▶ TASK OBJECTIVE: Exclude the pictures, and otherwise reproduce the data in full.

▶ RECORDS TO PROCESS:

┄┄┄┄┄┄┄┄┄┄┄┄┄┄┄┄┄┄┄┄

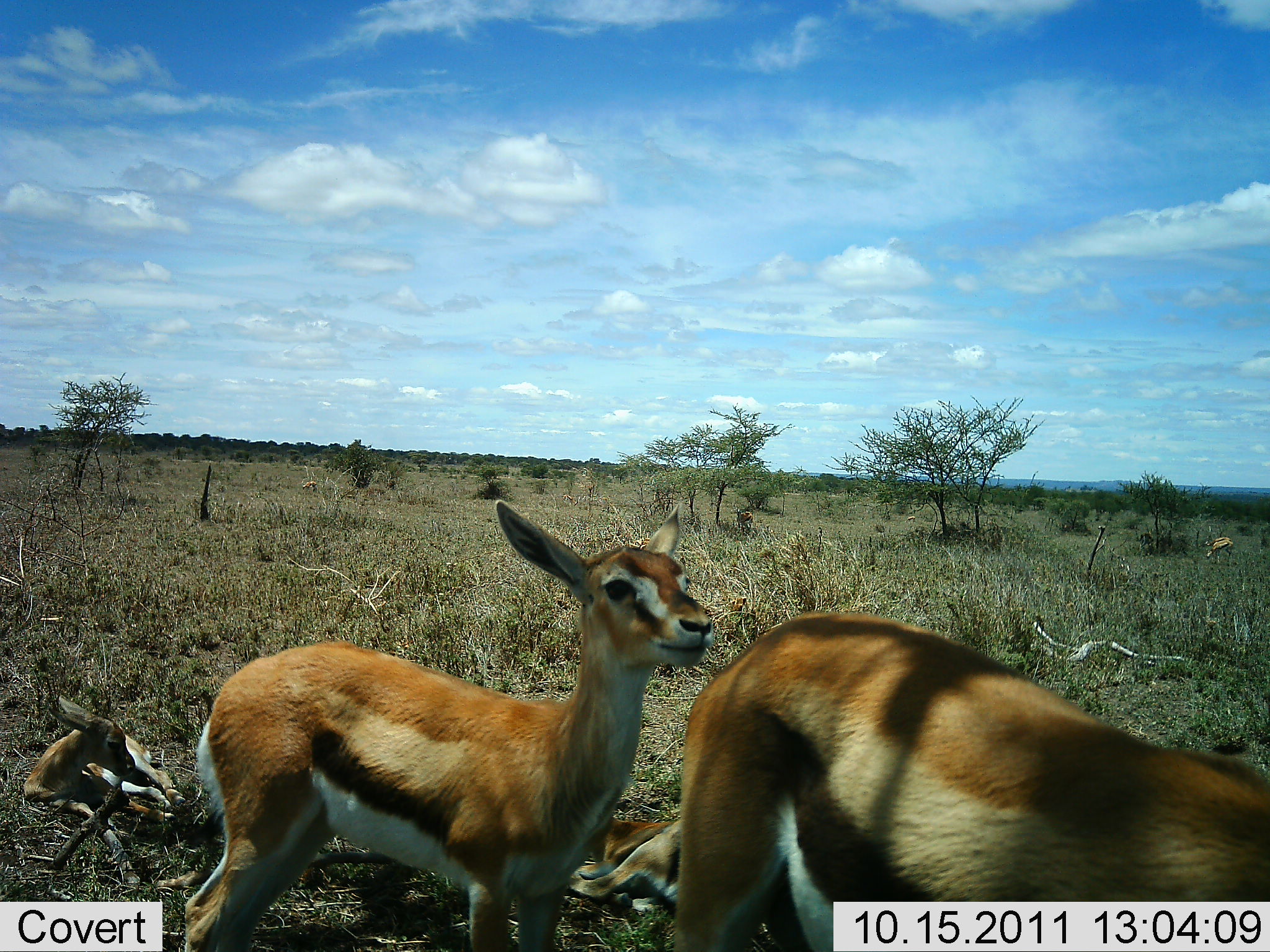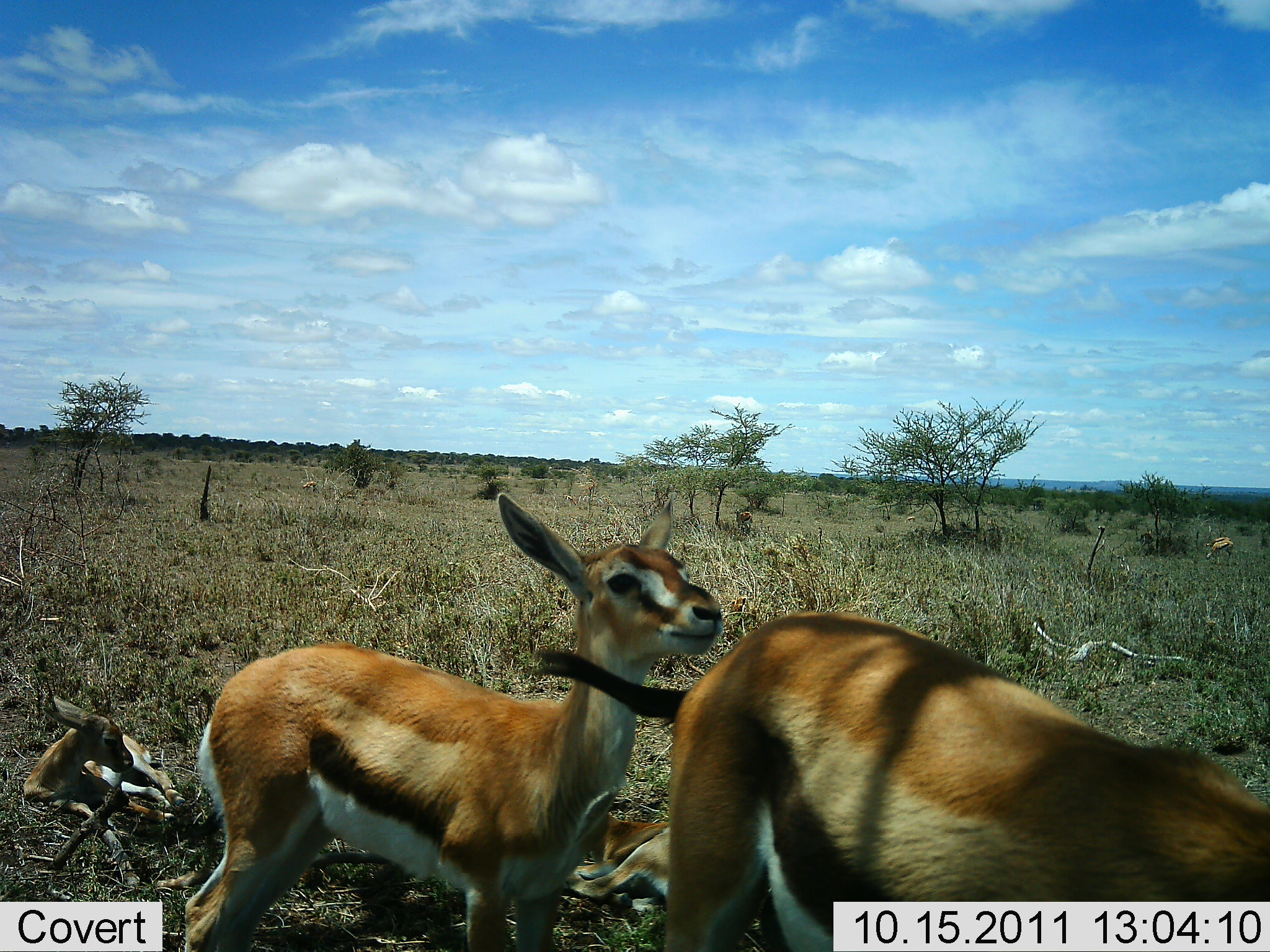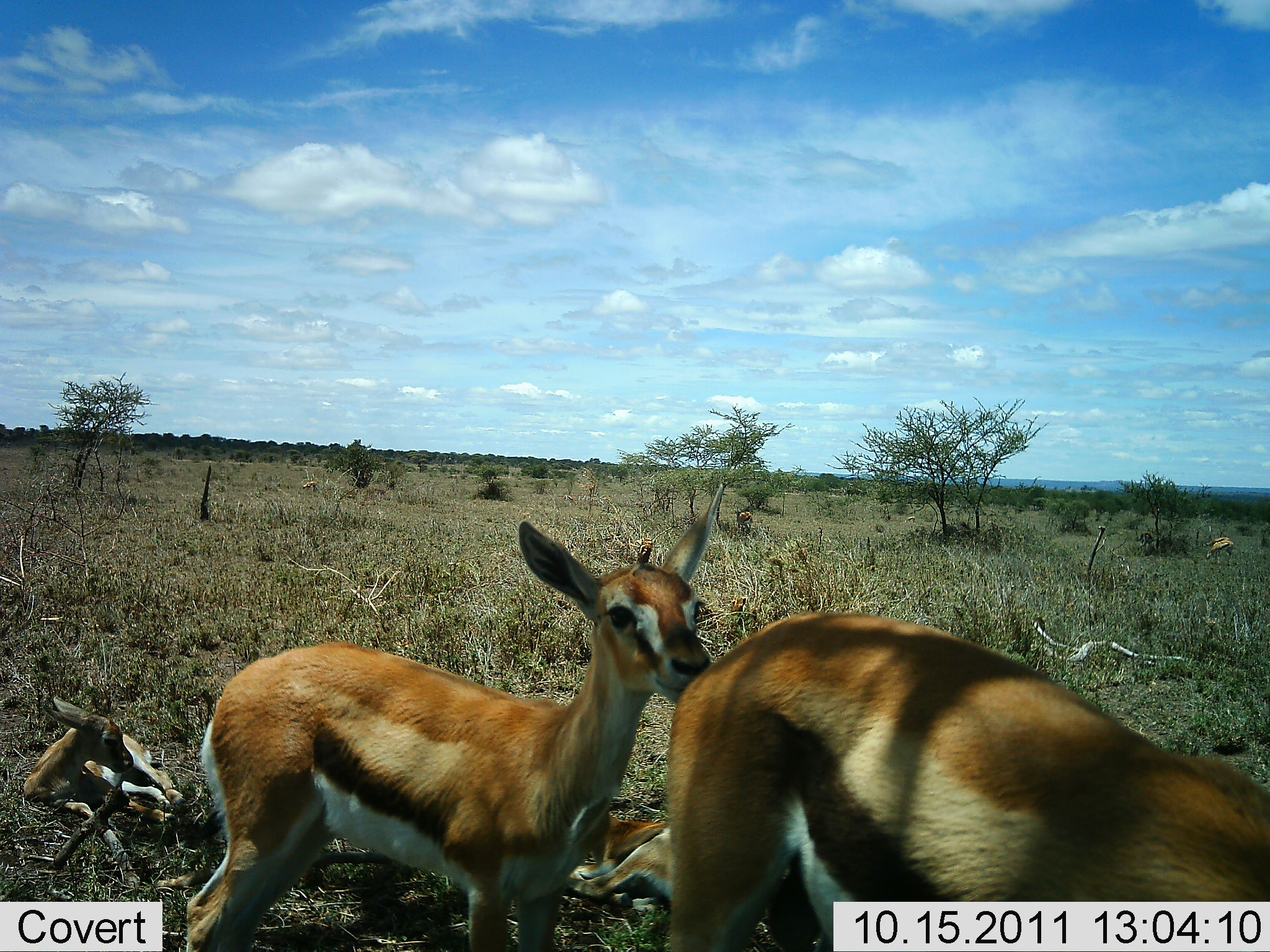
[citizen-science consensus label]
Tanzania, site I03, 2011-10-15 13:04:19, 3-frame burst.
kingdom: Animalia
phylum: Chordata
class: Mammalia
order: Artiodactyla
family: Bovidae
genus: Eudorcas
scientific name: Eudorcas thomsonii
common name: thomson's gazelle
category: gazellethomsons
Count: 4.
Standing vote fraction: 100%.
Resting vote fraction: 77%.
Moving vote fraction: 8%.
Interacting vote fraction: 8%.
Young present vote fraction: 77%.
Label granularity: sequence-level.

┄┄┄┄┄┄┄┄┄┄┄┄┄┄┄┄┄┄┄┄

▶ EXERCISE RESULT:
[citizen-science consensus label]
Tanzania, site I03, 2011-10-15 13:04:19, 3-frame burst.
kingdom: Animalia
phylum: Chordata
class: Mammalia
order: Artiodactyla
family: Bovidae
genus: Eudorcas
scientific name: Eudorcas thomsonii
common name: thomson's gazelle
category: gazellethomsons
Count: 4.
Standing vote fraction: 100%.
Resting vote fraction: 77%.
Moving vote fraction: 8%.
Interacting vote fraction: 8%.
Young present vote fraction: 77%.
Label granularity: sequence-level.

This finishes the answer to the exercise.